“Malala era uma menina que queria ir para escola.
Mas, no lugar onde vivia, isso era proibido. Livro,
só escondido. No caminho para escola havia
muitos perigos. Riscos inimagináveis, de morte
até.” (pag. 9)

Este foi um trecho do livro Malala, a menina que queria ir para escola, que impactou alunos de uma escola pública do município de Duque de Caxias, localizado na região metropolitana do Rio de Janeiro. A partir de uma atividade realizada na disciplina de Língua Portuguesa, a professora Danielle Nunes se surpreendeu positivamente com o resultado do trabalho realizado com o livro, que fez parte da campanha do FNLD – Programa Nacional do Livro e do Material Didático do governo federal, de 2022.

Com o objetivo de incentivar a leitura, possibilitando entretenimento e conhecimento aos alunos, Danielle planejou suas aulas baseada na leitura do livro com os estudantes. Além dos objetivos contidos em seu componente curricular – a língua portuguesa – também enxergou a necessidade de levar ao ambiente escolar o debate sobre pessoas refugiadas. O fato de ministrar aulas em um bairro que possui histórico de receber refugiados e imigrantes africanos, e ter lecionado para muitos deles, proporcionou à professora um olhar mais cuidadoso e responsável em relação ao tema da migração.

Material produzido pelas alunas e alunos. Reprodução vídeo Danielle Nunes.

O bairro de Gramacho, no município de Duque de Caxias, recebe imigrantes e refugiados de origem africana desde os anos 1990. Esta década apresentou um expressivo número de solicitações de refúgio, no Brasil. A chegada destes estrangeiros em condições de vulnerabilidade social fez com que buscassem abrigos e moradias em regiões periféricas, onde o custo de vida era mais acessível.

Angolanos e congoleses, da etnia Bakongo, chegaram ao Rio de Janeiro em busca de refúgio, devido a guerras civis, perseguições religiosas, ataques de milícias, entre outros tipos de violência que afetavam suas integridades físicas. Com o tempo, estes africanos conheceram e vieram morar em Duque de Caxias, tornando o bairro de Gramacho um local de encontros, reencontros e abrigo para muitas famílias que deixaram seus países de origem, na busca de uma vida melhor.

Esta curiosidade sobre o bairro se destacou na realização do trabalho da professora Danielle. Como os alunos não conheciam a história de Malala, nem possuíam conhecimentos sobre o tema refúgio, fazer a relação das realidades, mesmos que distintas, impulsionou a produção dos trabalhos.

Material produzido pelas alunas e alunos. Reprodução vídeo Danielle Nunes.

Após a leitura da história e dos debates promovidos em sala de aula, a professora propôs a confecção de livrinhos com a releitura da trama. Materiais escolares como folhas de papel, tesouras, cola e lápis coloridos aguçaram a criatividade das crianças na confecção dos livrinhos de histórias. A proposta era uma releitura no formato de história em quadrinho. O engajamento dos alunos nas atividades foi tão positivo que rendeu uma exposição na qual os trabalhos foram expostos para todo o corpo social da escola.
◇ ◇ ◇ ◇ ◇
[Instruções]
a) Transcreva do texto sobre a atividade da professora Danielle Nunes a passagem que começa em "O bairro de Gramacho, no" e segue até "uma vida melhor.".
b) Liste os materiais escolares que, segundo o texto sobre a atividade da professora Danielle Nunes, foram usados na confecção dos livrinhos.

[Registros fornecidos]
◇ ◇ ◇ ◇ ◇
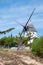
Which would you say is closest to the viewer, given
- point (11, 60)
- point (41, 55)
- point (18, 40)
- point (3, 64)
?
point (3, 64)

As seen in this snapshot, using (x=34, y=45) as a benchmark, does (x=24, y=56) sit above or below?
below

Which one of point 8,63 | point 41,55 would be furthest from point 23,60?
point 41,55

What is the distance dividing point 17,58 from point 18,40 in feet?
Answer: 63.1

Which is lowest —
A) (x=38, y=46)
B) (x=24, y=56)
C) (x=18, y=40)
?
(x=24, y=56)

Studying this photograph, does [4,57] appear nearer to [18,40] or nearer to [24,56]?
Answer: [24,56]

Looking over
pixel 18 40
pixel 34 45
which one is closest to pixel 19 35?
pixel 18 40

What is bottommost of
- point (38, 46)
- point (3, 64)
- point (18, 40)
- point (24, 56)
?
point (3, 64)

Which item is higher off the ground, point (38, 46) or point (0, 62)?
point (38, 46)

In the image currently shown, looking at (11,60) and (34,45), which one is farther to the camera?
(34,45)

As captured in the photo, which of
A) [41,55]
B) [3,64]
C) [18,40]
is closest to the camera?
[3,64]

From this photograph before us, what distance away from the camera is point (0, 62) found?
24.0 m

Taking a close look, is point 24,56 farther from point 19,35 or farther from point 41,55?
point 19,35

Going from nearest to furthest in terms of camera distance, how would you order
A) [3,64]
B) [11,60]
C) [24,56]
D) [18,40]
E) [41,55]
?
[3,64]
[11,60]
[24,56]
[41,55]
[18,40]

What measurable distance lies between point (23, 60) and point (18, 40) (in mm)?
19516
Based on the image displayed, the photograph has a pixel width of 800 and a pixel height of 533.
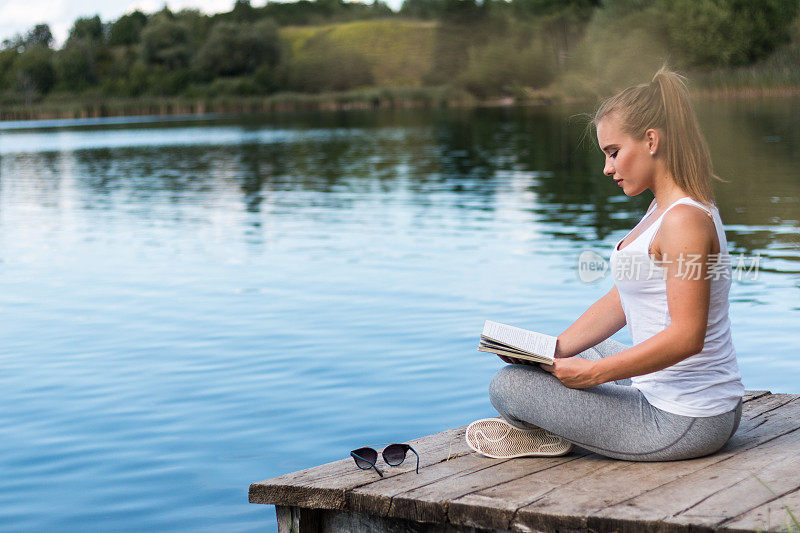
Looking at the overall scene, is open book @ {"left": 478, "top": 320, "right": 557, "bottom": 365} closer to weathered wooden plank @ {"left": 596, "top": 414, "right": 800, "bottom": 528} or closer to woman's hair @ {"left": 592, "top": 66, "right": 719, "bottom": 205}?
weathered wooden plank @ {"left": 596, "top": 414, "right": 800, "bottom": 528}

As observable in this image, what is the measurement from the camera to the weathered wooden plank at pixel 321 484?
3.67 m

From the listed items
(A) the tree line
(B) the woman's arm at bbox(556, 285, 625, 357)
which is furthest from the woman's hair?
(A) the tree line

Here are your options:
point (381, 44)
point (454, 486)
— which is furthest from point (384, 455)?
point (381, 44)

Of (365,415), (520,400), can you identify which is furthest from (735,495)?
(365,415)

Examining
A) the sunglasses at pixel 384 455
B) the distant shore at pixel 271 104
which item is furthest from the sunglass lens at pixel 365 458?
the distant shore at pixel 271 104

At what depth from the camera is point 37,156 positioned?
4303 centimetres

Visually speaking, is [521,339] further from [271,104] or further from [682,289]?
[271,104]

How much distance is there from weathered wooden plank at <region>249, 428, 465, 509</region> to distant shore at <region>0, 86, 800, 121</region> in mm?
81410

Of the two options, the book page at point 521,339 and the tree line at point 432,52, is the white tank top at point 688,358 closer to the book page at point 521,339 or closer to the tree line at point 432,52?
the book page at point 521,339

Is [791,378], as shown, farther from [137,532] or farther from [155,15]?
[155,15]

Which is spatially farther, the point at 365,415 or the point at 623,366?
the point at 365,415

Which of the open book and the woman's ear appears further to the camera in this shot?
the open book

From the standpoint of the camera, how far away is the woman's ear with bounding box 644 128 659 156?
3.47m

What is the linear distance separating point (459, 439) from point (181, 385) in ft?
12.8
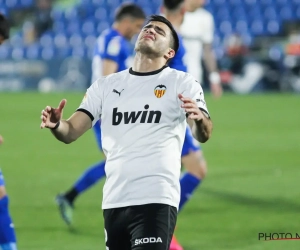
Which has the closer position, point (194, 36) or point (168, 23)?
point (168, 23)

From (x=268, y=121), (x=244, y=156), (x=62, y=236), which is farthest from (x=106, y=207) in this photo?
(x=268, y=121)

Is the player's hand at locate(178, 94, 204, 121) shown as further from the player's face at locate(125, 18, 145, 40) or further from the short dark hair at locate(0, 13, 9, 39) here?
the player's face at locate(125, 18, 145, 40)

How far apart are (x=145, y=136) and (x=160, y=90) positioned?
280 millimetres

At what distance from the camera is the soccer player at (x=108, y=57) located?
7.54m

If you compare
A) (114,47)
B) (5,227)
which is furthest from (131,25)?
(5,227)

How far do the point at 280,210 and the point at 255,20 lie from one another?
23.1m

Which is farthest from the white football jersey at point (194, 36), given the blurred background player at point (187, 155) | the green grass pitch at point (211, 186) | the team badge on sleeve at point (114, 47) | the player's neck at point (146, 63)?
the player's neck at point (146, 63)

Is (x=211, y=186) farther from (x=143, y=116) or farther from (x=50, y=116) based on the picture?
(x=50, y=116)

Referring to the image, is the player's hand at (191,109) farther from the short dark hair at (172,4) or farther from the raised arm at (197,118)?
the short dark hair at (172,4)

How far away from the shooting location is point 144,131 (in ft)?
13.7

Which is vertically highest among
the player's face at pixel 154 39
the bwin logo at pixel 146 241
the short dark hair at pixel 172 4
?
the short dark hair at pixel 172 4

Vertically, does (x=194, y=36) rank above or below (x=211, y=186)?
above

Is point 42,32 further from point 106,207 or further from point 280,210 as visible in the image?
point 106,207

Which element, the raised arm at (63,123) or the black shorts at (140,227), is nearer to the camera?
the black shorts at (140,227)
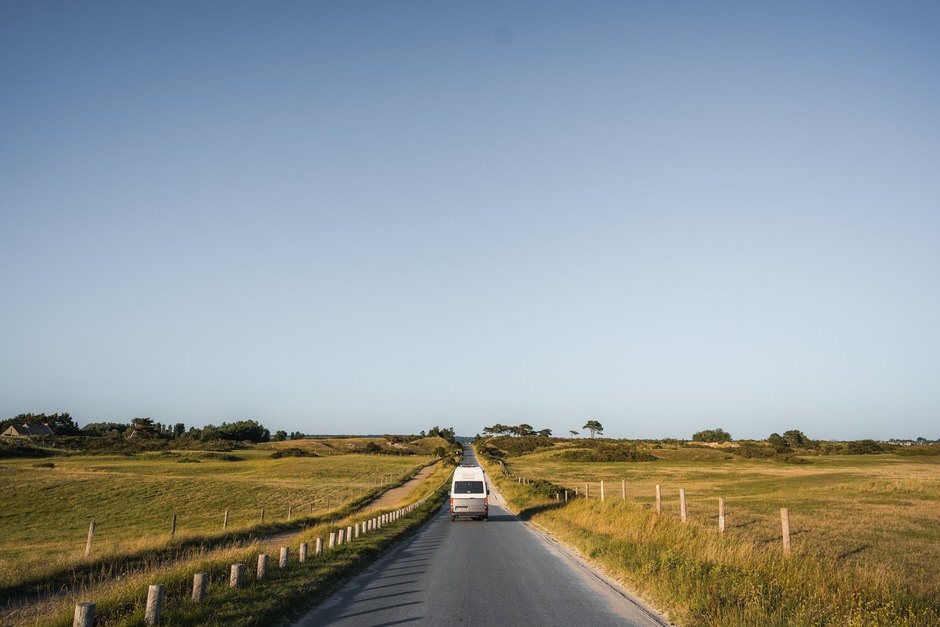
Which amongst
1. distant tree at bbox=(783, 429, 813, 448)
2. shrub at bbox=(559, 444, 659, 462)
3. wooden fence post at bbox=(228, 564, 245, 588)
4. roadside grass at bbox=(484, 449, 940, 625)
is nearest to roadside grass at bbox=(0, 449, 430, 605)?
wooden fence post at bbox=(228, 564, 245, 588)

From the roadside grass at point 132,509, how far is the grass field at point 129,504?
7 centimetres

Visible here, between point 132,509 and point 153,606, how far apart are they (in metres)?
47.7

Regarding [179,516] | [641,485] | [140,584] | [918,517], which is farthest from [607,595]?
[641,485]

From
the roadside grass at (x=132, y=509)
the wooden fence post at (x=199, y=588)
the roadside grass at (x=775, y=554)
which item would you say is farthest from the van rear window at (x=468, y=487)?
the wooden fence post at (x=199, y=588)

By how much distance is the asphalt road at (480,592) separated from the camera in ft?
28.6

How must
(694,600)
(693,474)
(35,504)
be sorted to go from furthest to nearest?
(693,474) < (35,504) < (694,600)

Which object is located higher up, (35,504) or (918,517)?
(918,517)

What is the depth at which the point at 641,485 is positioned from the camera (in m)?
55.2

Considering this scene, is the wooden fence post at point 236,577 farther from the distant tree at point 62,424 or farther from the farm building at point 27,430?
the distant tree at point 62,424

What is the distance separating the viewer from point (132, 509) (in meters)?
47.4

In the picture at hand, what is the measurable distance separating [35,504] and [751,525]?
54623 millimetres

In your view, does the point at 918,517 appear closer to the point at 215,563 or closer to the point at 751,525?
the point at 751,525

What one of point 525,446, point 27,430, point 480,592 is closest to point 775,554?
point 480,592

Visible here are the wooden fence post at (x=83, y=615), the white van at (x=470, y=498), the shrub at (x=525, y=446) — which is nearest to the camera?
the wooden fence post at (x=83, y=615)
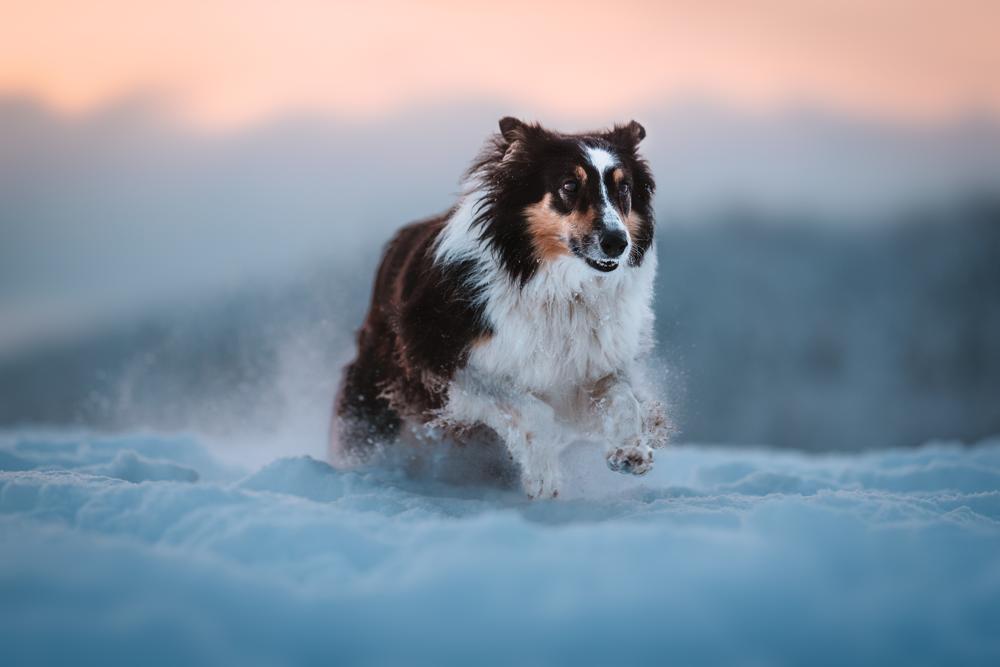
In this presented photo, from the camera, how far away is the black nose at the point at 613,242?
4613mm

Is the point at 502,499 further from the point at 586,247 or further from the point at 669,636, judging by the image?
the point at 669,636

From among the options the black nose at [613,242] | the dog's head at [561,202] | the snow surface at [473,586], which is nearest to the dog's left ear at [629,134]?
the dog's head at [561,202]

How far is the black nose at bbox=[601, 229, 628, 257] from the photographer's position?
461 centimetres

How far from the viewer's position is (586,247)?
4699mm

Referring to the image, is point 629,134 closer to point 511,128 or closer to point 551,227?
point 511,128

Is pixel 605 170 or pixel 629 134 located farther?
pixel 629 134

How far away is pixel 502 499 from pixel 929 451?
5.33 meters

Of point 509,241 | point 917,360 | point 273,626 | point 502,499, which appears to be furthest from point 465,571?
point 917,360

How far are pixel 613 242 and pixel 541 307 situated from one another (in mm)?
613

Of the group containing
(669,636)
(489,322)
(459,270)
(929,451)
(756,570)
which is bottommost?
(669,636)

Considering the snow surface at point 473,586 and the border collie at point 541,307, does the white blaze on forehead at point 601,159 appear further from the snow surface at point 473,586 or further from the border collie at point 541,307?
the snow surface at point 473,586

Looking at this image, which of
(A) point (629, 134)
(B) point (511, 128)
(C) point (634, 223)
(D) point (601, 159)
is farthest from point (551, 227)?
(A) point (629, 134)

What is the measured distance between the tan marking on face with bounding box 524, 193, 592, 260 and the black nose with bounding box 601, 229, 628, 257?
0.15m

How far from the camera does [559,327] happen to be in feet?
16.3
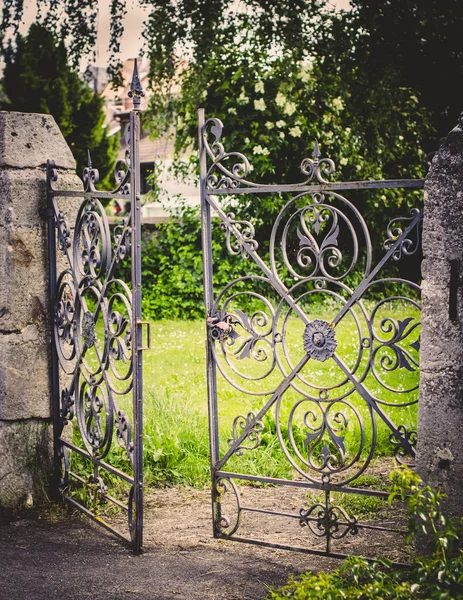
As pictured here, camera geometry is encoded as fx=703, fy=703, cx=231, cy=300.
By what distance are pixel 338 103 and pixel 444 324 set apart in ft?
26.7

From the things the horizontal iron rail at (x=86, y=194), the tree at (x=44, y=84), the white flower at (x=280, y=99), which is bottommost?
the horizontal iron rail at (x=86, y=194)

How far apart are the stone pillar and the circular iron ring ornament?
1823 mm

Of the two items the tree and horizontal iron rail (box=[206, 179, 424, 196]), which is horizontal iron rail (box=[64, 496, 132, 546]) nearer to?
horizontal iron rail (box=[206, 179, 424, 196])

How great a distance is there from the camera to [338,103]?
34.6 feet

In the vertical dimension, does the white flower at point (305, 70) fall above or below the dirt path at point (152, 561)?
above

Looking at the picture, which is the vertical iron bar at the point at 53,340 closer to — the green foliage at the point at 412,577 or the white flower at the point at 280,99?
the green foliage at the point at 412,577

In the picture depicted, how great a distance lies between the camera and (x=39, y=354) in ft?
14.6

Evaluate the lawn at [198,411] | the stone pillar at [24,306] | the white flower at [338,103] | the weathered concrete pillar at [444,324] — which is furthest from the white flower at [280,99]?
the weathered concrete pillar at [444,324]

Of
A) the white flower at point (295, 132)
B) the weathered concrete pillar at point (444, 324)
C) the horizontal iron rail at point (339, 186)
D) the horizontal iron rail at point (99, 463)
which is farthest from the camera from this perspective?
the white flower at point (295, 132)

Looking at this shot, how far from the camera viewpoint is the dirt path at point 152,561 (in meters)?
3.34

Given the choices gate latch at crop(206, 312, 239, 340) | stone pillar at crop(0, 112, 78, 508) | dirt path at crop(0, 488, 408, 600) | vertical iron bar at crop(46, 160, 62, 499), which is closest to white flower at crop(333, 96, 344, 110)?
stone pillar at crop(0, 112, 78, 508)

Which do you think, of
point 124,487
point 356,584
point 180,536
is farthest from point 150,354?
point 356,584

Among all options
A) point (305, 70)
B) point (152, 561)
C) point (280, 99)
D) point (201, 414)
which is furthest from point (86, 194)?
point (305, 70)

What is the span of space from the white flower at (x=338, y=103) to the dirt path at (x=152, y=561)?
765 centimetres
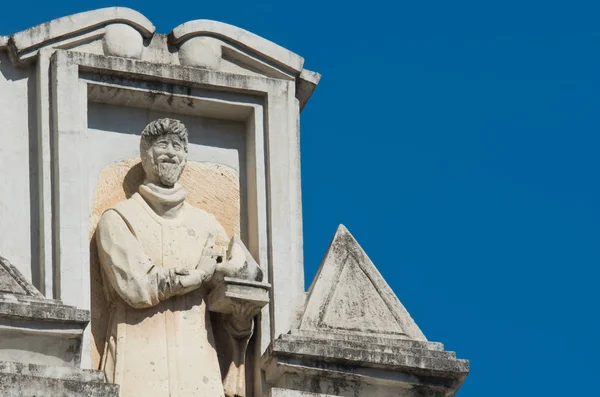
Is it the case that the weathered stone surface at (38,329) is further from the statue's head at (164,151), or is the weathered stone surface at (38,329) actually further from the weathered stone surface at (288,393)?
the statue's head at (164,151)

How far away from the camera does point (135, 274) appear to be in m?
24.7

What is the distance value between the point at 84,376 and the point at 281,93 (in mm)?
3296

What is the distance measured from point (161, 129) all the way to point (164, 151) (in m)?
0.17

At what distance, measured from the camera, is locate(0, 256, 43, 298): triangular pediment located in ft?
78.4

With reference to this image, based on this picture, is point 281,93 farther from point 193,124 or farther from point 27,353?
point 27,353

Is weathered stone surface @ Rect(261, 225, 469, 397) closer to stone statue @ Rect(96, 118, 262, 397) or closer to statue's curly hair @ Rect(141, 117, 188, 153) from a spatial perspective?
stone statue @ Rect(96, 118, 262, 397)

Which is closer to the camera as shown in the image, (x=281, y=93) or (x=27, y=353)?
(x=27, y=353)

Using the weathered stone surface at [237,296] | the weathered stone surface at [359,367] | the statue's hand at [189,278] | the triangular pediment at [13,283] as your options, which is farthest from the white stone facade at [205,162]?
the statue's hand at [189,278]

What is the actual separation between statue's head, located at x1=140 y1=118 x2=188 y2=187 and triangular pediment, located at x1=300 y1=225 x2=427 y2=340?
1261mm

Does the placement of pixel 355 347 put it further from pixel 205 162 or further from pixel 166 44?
pixel 166 44

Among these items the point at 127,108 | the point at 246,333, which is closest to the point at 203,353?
the point at 246,333

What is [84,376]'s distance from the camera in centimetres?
2367

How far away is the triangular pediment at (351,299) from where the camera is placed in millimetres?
25062

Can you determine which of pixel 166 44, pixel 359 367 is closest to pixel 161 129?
pixel 166 44
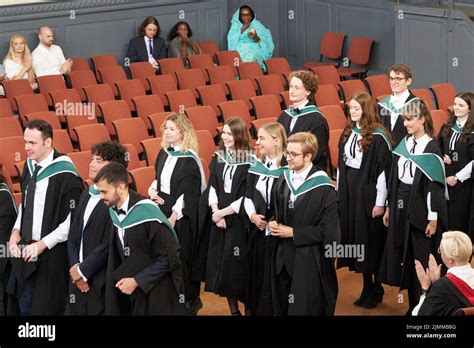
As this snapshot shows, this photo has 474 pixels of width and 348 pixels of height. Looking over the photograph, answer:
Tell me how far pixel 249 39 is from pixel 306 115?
6.21m

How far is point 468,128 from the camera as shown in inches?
351

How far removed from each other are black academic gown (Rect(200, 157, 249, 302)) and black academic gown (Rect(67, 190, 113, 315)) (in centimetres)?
144

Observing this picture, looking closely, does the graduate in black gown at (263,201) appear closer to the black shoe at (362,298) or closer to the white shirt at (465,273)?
the black shoe at (362,298)

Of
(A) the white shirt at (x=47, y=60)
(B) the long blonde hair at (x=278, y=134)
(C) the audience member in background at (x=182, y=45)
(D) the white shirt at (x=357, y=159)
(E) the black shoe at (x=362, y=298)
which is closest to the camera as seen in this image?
(B) the long blonde hair at (x=278, y=134)

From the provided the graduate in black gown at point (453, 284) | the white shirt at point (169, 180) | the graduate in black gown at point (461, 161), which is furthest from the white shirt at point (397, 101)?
the graduate in black gown at point (453, 284)

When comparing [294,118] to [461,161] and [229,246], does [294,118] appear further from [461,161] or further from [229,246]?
[229,246]

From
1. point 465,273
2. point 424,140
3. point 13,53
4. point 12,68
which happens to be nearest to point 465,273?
point 465,273

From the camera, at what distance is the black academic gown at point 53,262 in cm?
720

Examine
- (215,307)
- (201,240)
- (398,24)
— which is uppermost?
(398,24)

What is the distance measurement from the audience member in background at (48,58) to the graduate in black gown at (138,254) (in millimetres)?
7286

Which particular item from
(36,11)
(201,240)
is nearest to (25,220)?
(201,240)

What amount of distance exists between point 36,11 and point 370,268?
758 centimetres

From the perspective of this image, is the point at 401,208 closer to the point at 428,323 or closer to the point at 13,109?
the point at 428,323

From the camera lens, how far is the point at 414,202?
25.4 feet
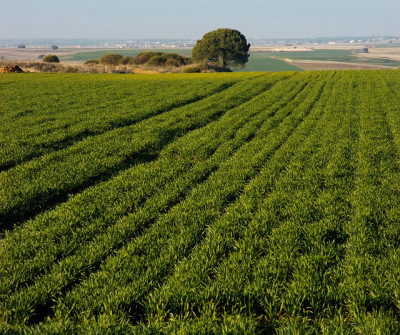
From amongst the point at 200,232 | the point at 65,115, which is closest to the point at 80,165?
the point at 200,232

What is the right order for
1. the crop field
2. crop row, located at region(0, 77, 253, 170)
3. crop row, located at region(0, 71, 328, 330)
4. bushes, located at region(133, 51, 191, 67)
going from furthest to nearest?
bushes, located at region(133, 51, 191, 67) → crop row, located at region(0, 77, 253, 170) → crop row, located at region(0, 71, 328, 330) → the crop field

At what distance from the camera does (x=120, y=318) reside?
162 inches

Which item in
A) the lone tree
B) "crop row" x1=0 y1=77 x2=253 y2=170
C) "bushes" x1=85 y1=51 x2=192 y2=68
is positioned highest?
the lone tree

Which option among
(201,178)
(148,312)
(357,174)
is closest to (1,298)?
(148,312)

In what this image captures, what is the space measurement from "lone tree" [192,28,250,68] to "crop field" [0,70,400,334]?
3792 inches

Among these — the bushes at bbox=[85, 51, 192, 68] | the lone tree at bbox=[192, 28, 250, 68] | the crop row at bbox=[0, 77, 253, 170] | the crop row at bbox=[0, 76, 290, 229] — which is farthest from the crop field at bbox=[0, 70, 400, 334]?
the lone tree at bbox=[192, 28, 250, 68]

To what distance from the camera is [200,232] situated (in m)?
6.24

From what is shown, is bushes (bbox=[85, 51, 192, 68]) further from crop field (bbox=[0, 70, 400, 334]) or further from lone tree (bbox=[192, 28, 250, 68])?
crop field (bbox=[0, 70, 400, 334])

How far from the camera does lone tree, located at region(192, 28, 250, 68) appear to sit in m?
103

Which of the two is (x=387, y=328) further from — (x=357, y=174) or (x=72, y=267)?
(x=357, y=174)

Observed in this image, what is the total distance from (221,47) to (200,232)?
105339 mm

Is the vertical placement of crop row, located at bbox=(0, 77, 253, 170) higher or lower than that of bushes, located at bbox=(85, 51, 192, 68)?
lower

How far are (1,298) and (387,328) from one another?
532cm

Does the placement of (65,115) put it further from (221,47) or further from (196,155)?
(221,47)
◇ ◇ ◇ ◇ ◇
[Respostas por tarefa]
a)
O bairro de Gramacho, no município de Duque de Caxias, recebe imigrantes e refugiados de origem africana desde os anos 1990. Esta década apresentou um expressivo número de solicitações de refúgio, no Brasil. A chegada destes estrangeiros em condições de vulnerabilidade social fez com que buscassem abrigos e moradias em regiões periféricas, onde o custo de vida era mais acessível.

Angolanos e congoleses, da etnia Bakongo, chegaram ao Rio de Janeiro em busca de refúgio, devido a guerras civis, perseguições religiosas, ataques de milícias, entre outros tipos de violência que afetavam suas integridades físicas. Com o tempo, estes africanos conheceram e vieram morar em Duque de Caxias, tornando o bairro de Gramacho um local de encontros, reencontros e abrigo para muitas famílias que deixaram seus países de origem, na busca de uma vida melhor.

b) folhas de papel; tesouras; cola; lápis coloridos